Copy out every line exactly as given.
-- begin Task material --
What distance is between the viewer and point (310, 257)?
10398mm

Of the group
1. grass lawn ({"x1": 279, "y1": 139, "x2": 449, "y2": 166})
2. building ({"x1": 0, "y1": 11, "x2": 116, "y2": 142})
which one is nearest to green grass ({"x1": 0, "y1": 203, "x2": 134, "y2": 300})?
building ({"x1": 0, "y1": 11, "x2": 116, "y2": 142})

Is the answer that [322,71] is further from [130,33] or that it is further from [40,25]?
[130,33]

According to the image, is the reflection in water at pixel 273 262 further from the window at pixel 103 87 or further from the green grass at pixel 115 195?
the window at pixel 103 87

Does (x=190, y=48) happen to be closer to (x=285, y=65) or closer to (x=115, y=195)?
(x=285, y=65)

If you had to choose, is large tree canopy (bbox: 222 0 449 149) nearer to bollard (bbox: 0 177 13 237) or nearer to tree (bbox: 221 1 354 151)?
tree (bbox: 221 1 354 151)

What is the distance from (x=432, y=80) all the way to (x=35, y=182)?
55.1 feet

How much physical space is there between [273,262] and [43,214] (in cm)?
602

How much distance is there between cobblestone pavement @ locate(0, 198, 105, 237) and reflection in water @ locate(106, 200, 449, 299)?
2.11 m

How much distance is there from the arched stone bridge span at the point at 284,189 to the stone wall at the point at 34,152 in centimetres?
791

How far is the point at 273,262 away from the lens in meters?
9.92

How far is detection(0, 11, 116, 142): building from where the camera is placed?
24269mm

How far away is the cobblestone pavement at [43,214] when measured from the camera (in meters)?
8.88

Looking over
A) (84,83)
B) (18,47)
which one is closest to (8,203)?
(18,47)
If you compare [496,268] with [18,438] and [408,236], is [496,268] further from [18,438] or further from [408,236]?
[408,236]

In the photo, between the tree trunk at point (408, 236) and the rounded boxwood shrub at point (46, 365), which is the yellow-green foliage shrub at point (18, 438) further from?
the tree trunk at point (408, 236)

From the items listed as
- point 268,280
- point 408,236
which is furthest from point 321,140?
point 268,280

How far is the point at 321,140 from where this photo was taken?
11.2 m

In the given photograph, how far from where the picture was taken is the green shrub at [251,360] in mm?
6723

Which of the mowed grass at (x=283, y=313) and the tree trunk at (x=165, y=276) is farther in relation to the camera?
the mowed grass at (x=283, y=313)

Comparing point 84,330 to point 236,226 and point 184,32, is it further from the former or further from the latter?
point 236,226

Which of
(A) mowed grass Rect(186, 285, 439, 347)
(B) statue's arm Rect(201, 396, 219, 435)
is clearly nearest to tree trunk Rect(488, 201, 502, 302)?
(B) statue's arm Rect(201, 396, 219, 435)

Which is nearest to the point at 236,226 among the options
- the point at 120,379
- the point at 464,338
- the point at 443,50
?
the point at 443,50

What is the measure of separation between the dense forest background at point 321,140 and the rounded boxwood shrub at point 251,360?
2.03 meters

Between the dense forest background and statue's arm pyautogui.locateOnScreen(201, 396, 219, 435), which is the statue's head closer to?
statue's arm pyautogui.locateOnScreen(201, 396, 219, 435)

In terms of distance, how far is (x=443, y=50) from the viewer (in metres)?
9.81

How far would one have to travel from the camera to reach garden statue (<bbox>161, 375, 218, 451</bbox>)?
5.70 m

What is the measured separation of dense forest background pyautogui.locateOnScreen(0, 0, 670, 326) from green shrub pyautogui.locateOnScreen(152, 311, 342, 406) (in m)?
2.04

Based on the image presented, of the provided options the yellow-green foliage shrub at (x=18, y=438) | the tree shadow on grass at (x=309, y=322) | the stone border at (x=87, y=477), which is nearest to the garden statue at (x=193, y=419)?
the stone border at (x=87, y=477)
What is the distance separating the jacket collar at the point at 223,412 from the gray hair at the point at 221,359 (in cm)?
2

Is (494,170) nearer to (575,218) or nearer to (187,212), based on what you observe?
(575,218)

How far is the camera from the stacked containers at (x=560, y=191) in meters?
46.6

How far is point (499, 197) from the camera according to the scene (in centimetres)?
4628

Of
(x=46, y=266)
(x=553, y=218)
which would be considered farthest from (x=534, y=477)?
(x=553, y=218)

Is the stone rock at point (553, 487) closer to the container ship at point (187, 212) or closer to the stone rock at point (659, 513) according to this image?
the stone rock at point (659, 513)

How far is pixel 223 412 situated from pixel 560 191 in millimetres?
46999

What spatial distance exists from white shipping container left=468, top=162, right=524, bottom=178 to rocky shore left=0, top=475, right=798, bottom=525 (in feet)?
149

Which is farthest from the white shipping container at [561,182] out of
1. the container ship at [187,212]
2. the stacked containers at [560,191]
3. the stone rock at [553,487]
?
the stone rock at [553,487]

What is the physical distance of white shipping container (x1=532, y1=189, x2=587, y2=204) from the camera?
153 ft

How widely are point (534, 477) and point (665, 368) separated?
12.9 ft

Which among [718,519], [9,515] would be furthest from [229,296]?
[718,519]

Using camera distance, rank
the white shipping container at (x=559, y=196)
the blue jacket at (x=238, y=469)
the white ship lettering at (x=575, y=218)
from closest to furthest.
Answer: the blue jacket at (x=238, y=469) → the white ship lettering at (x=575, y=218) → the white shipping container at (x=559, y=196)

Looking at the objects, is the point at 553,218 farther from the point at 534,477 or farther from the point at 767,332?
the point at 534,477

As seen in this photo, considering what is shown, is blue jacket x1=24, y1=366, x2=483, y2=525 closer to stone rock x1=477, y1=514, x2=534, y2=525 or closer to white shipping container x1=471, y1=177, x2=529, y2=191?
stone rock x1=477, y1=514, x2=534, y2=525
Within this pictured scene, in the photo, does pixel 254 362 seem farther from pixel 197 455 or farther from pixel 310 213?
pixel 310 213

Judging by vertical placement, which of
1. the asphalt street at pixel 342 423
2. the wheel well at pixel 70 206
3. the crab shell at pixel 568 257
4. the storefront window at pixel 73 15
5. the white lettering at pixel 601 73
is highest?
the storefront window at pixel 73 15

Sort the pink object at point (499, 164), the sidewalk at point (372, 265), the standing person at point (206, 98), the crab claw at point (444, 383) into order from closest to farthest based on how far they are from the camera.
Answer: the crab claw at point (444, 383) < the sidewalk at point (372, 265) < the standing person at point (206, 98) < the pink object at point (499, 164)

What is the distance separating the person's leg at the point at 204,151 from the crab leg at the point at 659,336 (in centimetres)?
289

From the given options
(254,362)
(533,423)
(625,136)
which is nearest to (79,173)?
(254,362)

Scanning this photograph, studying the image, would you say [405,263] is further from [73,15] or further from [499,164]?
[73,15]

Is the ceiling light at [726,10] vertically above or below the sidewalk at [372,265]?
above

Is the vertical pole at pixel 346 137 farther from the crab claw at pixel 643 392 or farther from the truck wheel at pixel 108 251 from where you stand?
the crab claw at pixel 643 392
-- end Task material --
• _Completed exercise_:
What distance is between the viewer and point (310, 257)?
10398mm

Of the group
1. grass lawn ({"x1": 279, "y1": 139, "x2": 449, "y2": 166})
2. building ({"x1": 0, "y1": 11, "x2": 116, "y2": 142})
which one is nearest to green grass ({"x1": 0, "y1": 203, "x2": 134, "y2": 300})?
building ({"x1": 0, "y1": 11, "x2": 116, "y2": 142})

Is the answer that [322,71] is further from [130,33] or that it is further from [40,25]?
[130,33]

According to the image, is the reflection in water at pixel 273 262 further from the window at pixel 103 87 or further from the green grass at pixel 115 195?
the window at pixel 103 87

Does (x=190, y=48) happen to be closer to (x=285, y=65) or closer to (x=115, y=195)?
(x=285, y=65)

If you had to choose, is large tree canopy (bbox: 222 0 449 149) nearer to bollard (bbox: 0 177 13 237) or nearer to tree (bbox: 221 1 354 151)?
tree (bbox: 221 1 354 151)

What is the distance from (x=432, y=80) all the way to (x=35, y=182)?
55.1 feet

How much physical space is there between [273,262] and [43,214] (in cm)?
602

How much distance is there between cobblestone pavement @ locate(0, 198, 105, 237) and reflection in water @ locate(106, 200, 449, 299)?
2.11 m

How much distance is there from the arched stone bridge span at the point at 284,189 to the stone wall at the point at 34,152 in centimetres?
791

How far is the point at 273,262 away from the lens in meters?
9.92

How far is detection(0, 11, 116, 142): building from where the camera is placed?
24269mm

How far away is the cobblestone pavement at [43,214] when measured from the camera (in meters)?
8.88

Looking over
A) (84,83)
B) (18,47)
which one is closest to (8,203)?
(18,47)
If you compare [496,268] with [18,438] and [408,236], is [496,268] further from [18,438] or further from [408,236]?
[408,236]

In the photo, between the tree trunk at point (408, 236) and the rounded boxwood shrub at point (46, 365), which is the yellow-green foliage shrub at point (18, 438) further from?
the tree trunk at point (408, 236)

From the items listed as
- point 268,280
- point 408,236
which is furthest from point 321,140?
point 268,280

How far is the point at 321,140 from where this photo was taken?
11.2 m

In the given photograph, how far from where the picture was taken is the green shrub at [251,360] in mm?
6723

Which of the mowed grass at (x=283, y=313) and the tree trunk at (x=165, y=276) is farther in relation to the camera?
the mowed grass at (x=283, y=313)

Comparing point 84,330 to point 236,226 and point 184,32, is it further from the former or further from the latter?
point 236,226

Which of
(A) mowed grass Rect(186, 285, 439, 347)
(B) statue's arm Rect(201, 396, 219, 435)
is clearly nearest to tree trunk Rect(488, 201, 502, 302)?
(B) statue's arm Rect(201, 396, 219, 435)

Which is nearest to the point at 236,226 among the options
- the point at 120,379
- the point at 464,338
- the point at 443,50
?
the point at 443,50

What is the measure of separation between the dense forest background at point 321,140 and the rounded boxwood shrub at point 251,360?
2.03 meters

Between the dense forest background and statue's arm pyautogui.locateOnScreen(201, 396, 219, 435), which is the statue's head closer to?
statue's arm pyautogui.locateOnScreen(201, 396, 219, 435)

In terms of distance, how far is (x=443, y=50) from the viewer (in metres)?
9.81

How far would one have to travel from the camera to reach garden statue (<bbox>161, 375, 218, 451</bbox>)?
5.70 m

What is the measured separation of dense forest background pyautogui.locateOnScreen(0, 0, 670, 326) from green shrub pyautogui.locateOnScreen(152, 311, 342, 406) (in m)?
2.04

Based on the image presented, of the provided options the yellow-green foliage shrub at (x=18, y=438) | the tree shadow on grass at (x=309, y=322) | the stone border at (x=87, y=477), which is nearest to the garden statue at (x=193, y=419)?
the stone border at (x=87, y=477)
What is the distance separating the jacket collar at the point at 223,412 from the gray hair at the point at 221,359 (in cm)?
2

Is (494,170) nearer to (575,218) or nearer to (187,212), based on what you observe?
(575,218)

How far is the camera from the stacked containers at (x=560, y=191) in meters?
46.6

How far is point (499, 197) from the camera according to the scene (in centimetres)?
4628

Of
(x=46, y=266)
(x=553, y=218)
which would be considered farthest from (x=534, y=477)?
(x=553, y=218)

Is the stone rock at point (553, 487) closer to the container ship at point (187, 212) or closer to the stone rock at point (659, 513) according to this image?
the stone rock at point (659, 513)

How far is pixel 223 412 situated from pixel 560 191 in millimetres?
46999

What spatial distance exists from white shipping container left=468, top=162, right=524, bottom=178 to rocky shore left=0, top=475, right=798, bottom=525 (in feet)?
149

Which is farthest from the white shipping container at [561,182] out of
1. the container ship at [187,212]
2. the stacked containers at [560,191]
3. the stone rock at [553,487]
?
the stone rock at [553,487]

What is the physical distance of white shipping container (x1=532, y1=189, x2=587, y2=204) from the camera?
153 ft

How widely are point (534, 477) and point (665, 368) separated?
12.9 ft

Which among [718,519], [9,515] would be furthest from [229,296]?
[718,519]

Using camera distance, rank
the white shipping container at (x=559, y=196)
the blue jacket at (x=238, y=469)
the white ship lettering at (x=575, y=218)
from closest to furthest.
Answer: the blue jacket at (x=238, y=469) → the white ship lettering at (x=575, y=218) → the white shipping container at (x=559, y=196)

Looking at the objects, is the point at 553,218 farther from the point at 534,477 or farther from the point at 767,332?
the point at 534,477

As seen in this photo, considering what is shown, is blue jacket x1=24, y1=366, x2=483, y2=525 closer to stone rock x1=477, y1=514, x2=534, y2=525 or closer to white shipping container x1=471, y1=177, x2=529, y2=191?
stone rock x1=477, y1=514, x2=534, y2=525
Within this pictured scene, in the photo, does pixel 254 362 seem farther from pixel 197 455 or farther from pixel 310 213?
pixel 310 213

Judging by vertical placement, which of
1. the asphalt street at pixel 342 423
2. the wheel well at pixel 70 206
3. the crab shell at pixel 568 257
4. the storefront window at pixel 73 15
5. the white lettering at pixel 601 73
is highest?
the storefront window at pixel 73 15

Sort the pink object at point (499, 164), the sidewalk at point (372, 265), the standing person at point (206, 98), the crab claw at point (444, 383) into order from closest to farthest based on how far they are from the camera.
Answer: the crab claw at point (444, 383) < the sidewalk at point (372, 265) < the standing person at point (206, 98) < the pink object at point (499, 164)

What is the distance separating the person's leg at the point at 204,151 from the crab leg at the point at 659,336 (in centimetres)?
289

From the given options
(254,362)
(533,423)
(625,136)
which is nearest to (79,173)?
(254,362)

Scanning this photograph, studying the image, would you say [405,263] is further from [73,15] or further from [499,164]?
[73,15]

Is the ceiling light at [726,10] vertically above or below the sidewalk at [372,265]?
above

Is the vertical pole at pixel 346 137 farther from the crab claw at pixel 643 392 or farther from the truck wheel at pixel 108 251 from where you stand?
the crab claw at pixel 643 392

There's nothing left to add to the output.